En Angleterre, le montant des frais d’inscription est passé d’environ 3 000£ à 9 000£ pour une année en licence, entraînant une baisse de 14% du nombre d’inscrits dans les universités. En 2011-2012, l’endettement moyen d’un étudiant à la fin de son cursus est de 33 000€. Un certain nombre des étudiants débiteurs sont conscients de leur future impossibilité à rembourser, et tant pis pour les banquiers. A l’inverse des manifestations étudiantes en France, beaucoup des slogans entendus à l’intérieur du « cortège éducation » visaient directement le capitalisme, l’Etat et la police, et il n’y avait qu’une étudiante du parti travailliste pour brandir sans ironie un panneau avec inscrit « I love responsible capitalism » (« J’aime le capitalisme responsable ») …
  
Plus globalement, la politique d’austérité a débuté en 2010 par une hausse de la TVA de 17,5 à 20%, et un recul de l’âge légal de départ à la retraite à 66 ans (auparavant 65 pour les hommes et 60 ans pour les femmes).
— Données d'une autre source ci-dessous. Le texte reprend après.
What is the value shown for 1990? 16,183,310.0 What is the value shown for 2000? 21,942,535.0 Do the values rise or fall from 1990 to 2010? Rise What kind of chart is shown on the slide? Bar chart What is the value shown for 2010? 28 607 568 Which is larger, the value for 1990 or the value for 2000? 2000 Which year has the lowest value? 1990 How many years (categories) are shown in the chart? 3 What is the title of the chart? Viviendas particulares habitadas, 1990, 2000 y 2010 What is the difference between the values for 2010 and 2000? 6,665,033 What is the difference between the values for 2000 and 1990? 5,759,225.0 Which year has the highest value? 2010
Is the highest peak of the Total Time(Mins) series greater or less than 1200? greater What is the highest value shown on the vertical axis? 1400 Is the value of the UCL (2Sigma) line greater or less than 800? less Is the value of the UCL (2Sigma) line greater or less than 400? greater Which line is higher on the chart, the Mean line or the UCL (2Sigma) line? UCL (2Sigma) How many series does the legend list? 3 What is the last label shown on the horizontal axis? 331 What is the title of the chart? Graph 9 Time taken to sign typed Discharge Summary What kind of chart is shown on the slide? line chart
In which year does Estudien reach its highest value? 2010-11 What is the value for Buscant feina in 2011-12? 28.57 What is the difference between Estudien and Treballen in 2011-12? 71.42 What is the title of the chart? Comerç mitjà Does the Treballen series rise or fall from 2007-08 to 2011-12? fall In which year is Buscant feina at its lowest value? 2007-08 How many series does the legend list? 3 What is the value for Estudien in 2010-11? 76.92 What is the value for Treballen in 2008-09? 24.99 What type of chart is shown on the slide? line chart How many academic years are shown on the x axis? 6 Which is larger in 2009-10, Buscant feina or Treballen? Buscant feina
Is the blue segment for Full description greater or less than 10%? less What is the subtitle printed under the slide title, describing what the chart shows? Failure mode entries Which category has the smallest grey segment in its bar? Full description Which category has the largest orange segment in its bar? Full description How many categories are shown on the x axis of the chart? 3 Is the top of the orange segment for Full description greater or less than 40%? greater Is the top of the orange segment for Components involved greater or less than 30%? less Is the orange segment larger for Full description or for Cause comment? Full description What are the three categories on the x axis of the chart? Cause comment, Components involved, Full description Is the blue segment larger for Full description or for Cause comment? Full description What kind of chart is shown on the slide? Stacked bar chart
Ce mois-ci, Georges Osborne, chancelier de l’Echiquier (ministre « responsable des finances et du trésor ») annonçait 12,5 milliards d’euros de coupes dans les aides sociales, à ajouter au 18 milliards de livres étalées de 2010 à 2018. Demandant « Comment l’on peut justifier des aides au logement pour des gens qui n’ont jamais travaillé», Osborne a annoncé la suppression des aides au logement pour les moins de 25 ans, et demandé aux parents de réfléchir au nombre d’enfants qu’ils prévoyaient de faire, prévoyant une réduction des allocations familiales …
  
  

  
Parallèlement, au nom de la bien connue « lutte pour la compétitivité », le taux d’imposition sur les entreprises est passé de 50% à 45%, et l’impôt sur les sociétés de 26% à 22%. Sur le chemin de la manifestation, les locaux de Starbucks, entreprise connue pour les conditions de travail désastreuses et son refus de payer ses impôts, étaient particulièrement protégés par les cordons policiers. Un peu avant, des dizaines de jeunes cachant leur visage avec un foulard ou un masque de la mouvance Anonymous (repris du film V pour Vendetta) avaient déjà dévié du cortège, pour aller titiller les flics et les bourgeois en bloquant l’entrée des magasins de la très chic Oxford Street.
  
Si beaucoup de manifestants défilaient en scandant « Hey ! Ho ! David Cameron’s got to go » (« Hey ! Ho ! David Cameron doit dégager ! »), beaucoup ne semblaient pas résignés à remplacer l’austérité de droite par une austérité de gauche. Lors d’une allocution prononcée à la fin de la manifestation, Ed Miliband, leader du parti travailliste a été copieusement hué lorsqu’il a commencé une phrase par « Je ne promets pas des jours heureux, il y aura des choix difficiles … ». Les allocutions les plus acclamées furent celles des leaders des syndicats du service public et des cheminots, réclamant la préparation par le TUC (Trade Union Congress, la confédération syndicale), d’une grève de vingt-quatre heures.
  
  

  
Une partie de l’extrême-gauche semble être dans la même logique. Tout au long du cortège, le Socialist Party faisait signer une pétition appelant à l’organisation d’une grève générale de 24 heures « pour montrer qui fait tourner l’économie ». De son côté, le Socialist Workers Party, principale organisation de la gauche radicale, s’est prononcé en faveur de cette éventualité, tout en appuyant sur le fait que ce n’était « pas suffisant ». Par ailleurs, pour le SWP, il n’y a pas non plus à attendre l’organisation d’une telle journée pour agir, de nombreux conflits en cours dans les entreprises ou les quartiers pouvant pousser des milliers de personnes à la révolte.
  
Officiellement, les directions syndicales « se penchent sur la possibilité d’une grève générale », bien que les lois antisyndicales imposent de déclarer toute grève deux mois à l’avance, les seules actions spontanées restant la grève étudiante, l’émeute ou le blocage. Si l’on ne semble pas pour l’instant près du blocage généralisé qui pourrait faire sauter le gouvernement, le fait que cette discussion soit à l’ordre du jour symbolise un niveau de conflictualité politique augmentant, la dernière grève générale au Royaume-Uni remontant à 1926 …
  
Par ailleurs, bien que nous ayons insisté sur les lois antisyndicales rendant difficile le blocage de la production (et la lutte en général), il est évident que si le niveau de conflictualité venait à augmenter, beaucoup de personnes seraient prêtes à s’émanciper de toute référence à un cadre légal.